Śledź w oleju rydzowym
Tę śledziową przystawkę zrobiłam korzystając z przepisu z kursu gotowania, na którym byłam.
Nieco przepis zmodyfikowałam, bo wiadomo – musi być po mojemu :). Wyszło na tyle dobrze, że nie zdążyłam zrobić zdjęcia :).

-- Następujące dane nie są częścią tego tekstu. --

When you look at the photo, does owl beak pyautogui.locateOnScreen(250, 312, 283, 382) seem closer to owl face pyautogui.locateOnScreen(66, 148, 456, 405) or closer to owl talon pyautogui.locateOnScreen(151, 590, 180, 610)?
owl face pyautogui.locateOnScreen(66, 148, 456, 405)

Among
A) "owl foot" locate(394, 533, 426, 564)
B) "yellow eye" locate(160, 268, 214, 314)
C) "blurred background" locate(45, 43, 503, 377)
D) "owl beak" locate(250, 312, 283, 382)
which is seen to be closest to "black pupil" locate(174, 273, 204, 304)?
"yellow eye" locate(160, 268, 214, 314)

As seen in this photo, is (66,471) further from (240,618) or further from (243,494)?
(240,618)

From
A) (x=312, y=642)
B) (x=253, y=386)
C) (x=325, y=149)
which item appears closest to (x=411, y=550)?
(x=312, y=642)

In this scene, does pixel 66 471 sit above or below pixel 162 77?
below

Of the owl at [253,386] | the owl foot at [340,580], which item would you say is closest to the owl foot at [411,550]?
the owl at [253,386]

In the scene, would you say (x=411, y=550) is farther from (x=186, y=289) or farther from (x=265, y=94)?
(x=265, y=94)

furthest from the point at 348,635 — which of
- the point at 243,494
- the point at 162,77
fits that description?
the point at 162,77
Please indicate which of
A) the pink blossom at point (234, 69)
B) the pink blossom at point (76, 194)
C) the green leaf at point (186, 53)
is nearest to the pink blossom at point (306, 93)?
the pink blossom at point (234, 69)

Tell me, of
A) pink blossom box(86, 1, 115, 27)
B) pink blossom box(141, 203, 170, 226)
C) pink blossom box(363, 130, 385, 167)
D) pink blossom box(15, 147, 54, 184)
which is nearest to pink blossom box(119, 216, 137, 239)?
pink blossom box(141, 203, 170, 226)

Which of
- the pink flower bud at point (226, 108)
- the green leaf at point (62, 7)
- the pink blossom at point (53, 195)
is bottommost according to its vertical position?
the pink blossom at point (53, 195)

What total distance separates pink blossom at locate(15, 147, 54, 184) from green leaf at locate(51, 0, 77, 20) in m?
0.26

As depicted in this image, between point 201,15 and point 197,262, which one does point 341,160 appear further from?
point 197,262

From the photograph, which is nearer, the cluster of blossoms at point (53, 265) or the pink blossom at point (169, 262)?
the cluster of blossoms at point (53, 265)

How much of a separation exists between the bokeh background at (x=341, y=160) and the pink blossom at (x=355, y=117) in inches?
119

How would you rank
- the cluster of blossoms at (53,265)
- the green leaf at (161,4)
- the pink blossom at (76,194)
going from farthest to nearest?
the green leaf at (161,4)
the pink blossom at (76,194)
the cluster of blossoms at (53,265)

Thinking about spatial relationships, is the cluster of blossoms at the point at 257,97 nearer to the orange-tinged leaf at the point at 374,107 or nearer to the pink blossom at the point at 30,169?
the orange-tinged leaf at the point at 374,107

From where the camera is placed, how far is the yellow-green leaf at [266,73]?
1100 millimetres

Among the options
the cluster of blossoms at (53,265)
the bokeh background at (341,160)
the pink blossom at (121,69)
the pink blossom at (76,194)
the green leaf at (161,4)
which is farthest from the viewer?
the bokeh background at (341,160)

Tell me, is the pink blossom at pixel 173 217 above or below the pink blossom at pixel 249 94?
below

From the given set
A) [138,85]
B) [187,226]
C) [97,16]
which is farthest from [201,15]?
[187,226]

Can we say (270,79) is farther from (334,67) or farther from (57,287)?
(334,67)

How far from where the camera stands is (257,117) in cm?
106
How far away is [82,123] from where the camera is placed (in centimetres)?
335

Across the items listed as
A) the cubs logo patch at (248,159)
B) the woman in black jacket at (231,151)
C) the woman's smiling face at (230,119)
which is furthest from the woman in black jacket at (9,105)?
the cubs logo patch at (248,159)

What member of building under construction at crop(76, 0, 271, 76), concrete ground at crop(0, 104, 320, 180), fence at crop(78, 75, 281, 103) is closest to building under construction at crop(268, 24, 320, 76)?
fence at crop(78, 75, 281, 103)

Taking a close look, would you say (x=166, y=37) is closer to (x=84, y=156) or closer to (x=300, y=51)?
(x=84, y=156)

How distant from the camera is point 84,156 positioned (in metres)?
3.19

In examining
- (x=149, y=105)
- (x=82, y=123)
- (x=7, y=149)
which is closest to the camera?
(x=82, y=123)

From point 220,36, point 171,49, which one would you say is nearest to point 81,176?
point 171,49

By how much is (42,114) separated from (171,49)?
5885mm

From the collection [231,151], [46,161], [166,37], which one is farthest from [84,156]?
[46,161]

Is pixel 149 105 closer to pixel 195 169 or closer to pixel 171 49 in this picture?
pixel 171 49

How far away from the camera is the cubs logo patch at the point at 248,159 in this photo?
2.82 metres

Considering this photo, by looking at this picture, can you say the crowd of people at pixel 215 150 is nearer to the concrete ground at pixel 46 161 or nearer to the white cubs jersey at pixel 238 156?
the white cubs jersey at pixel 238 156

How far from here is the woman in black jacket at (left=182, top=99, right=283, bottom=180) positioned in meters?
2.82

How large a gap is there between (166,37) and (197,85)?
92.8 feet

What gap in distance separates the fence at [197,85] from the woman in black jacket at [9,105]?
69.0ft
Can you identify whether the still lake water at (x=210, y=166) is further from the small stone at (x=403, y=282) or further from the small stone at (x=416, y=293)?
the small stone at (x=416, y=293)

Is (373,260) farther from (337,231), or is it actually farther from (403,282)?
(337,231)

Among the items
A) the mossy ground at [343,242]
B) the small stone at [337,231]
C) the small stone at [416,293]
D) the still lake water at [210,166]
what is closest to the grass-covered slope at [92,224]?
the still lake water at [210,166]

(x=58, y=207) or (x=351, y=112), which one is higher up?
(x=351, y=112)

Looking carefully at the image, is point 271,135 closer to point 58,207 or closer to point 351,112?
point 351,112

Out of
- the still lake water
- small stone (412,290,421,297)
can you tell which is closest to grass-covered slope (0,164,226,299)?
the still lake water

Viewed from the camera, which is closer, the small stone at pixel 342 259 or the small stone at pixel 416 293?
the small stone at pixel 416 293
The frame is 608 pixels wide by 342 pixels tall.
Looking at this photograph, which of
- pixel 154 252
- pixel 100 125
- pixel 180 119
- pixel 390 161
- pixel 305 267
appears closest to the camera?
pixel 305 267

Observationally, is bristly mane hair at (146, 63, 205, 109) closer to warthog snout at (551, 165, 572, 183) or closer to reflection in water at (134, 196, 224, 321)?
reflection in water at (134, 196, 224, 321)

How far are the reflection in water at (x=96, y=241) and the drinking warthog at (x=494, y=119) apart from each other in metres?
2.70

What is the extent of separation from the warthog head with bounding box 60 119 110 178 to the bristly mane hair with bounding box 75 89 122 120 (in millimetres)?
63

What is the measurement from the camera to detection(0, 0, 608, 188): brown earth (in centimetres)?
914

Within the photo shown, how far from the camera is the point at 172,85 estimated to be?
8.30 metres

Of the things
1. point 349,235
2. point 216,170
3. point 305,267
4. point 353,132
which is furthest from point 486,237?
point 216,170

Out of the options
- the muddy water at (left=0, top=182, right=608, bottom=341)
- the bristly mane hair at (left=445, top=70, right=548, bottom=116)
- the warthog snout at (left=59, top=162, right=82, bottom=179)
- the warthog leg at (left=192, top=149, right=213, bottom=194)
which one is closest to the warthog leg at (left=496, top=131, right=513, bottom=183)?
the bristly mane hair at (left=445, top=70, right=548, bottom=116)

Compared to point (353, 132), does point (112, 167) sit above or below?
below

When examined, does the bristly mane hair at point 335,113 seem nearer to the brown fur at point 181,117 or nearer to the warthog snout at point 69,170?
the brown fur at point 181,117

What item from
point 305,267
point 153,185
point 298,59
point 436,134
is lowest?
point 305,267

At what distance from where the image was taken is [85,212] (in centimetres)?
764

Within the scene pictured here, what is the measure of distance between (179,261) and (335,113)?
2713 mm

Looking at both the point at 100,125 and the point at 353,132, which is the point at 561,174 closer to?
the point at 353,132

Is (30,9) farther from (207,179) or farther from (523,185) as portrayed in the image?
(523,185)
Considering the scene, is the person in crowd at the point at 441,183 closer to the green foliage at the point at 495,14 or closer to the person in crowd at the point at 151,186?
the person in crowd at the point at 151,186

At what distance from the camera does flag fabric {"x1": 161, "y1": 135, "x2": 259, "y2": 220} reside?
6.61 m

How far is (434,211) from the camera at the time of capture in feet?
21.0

Śledzie wymoczyłam w wodzie, by straciły sól, następnie pokroiłam i przełożyłam do marynaty z oleju rydzowego i korzennych przypraw, wstawiłam do lodówki. Koper włoski pokroiłam na bardzo cienkie paseczki i włożyłam do wody z lodem, by stał się chrupiący. Szalotkę pokroiłam w cieniutkie plasterki. Na półmisku ułożyłam śledzie, na nich koper włoski i szalotkę.
Smacznego!
Komentarze 5 komentarzy
Dołącz do dyskusji…
U mnie śledź wg Pani przepisu wylądował na wigilijnym stole i był PYSZNY!!! Olej rydzowy co prawda zastąpiłam oliwą z greckich oliwek, a koperek miałam zwykły, świeży, posiekany, ale korzenna marynata złamana nutą cytrynową i przesiąknięta zieleninką…mmmm… RAJ DLA PODNIEBIENIA!!! Polecam nawet tym, którzy nie lubią śledzi :). Wielkie dzięki Pani Aniu za kolejny super przepis! Pozdrawiam świątecznie 🙂
Taki śledź spokojnie może znaleźć się na świątecznym stole 🙂 http://zrzucbrzuch.blogspot.com/
jeszcze takich śledzi w tej zalewie nie jadłam 🙂
pozdrawiam!
http://www.haydenka.blogspot.com
Uwielbiam śledzie w każdej postaci, najlepiej w śmietanie niestety jest bardzo kaloryczny w takiej formie więc nie jem go zbyt często. Twój przepis to naprawdę fajny pomysł na fit śledzia 🙂 http://dbamofigure.pl/
Same pyszności na wigilijny stół 🙂 Ale czy planujesz już dla nas jakiś detoks ?
Masz jakieś wskazówki jakie posiłki w jakiej kolejności zjadać aby lepiej strawić ??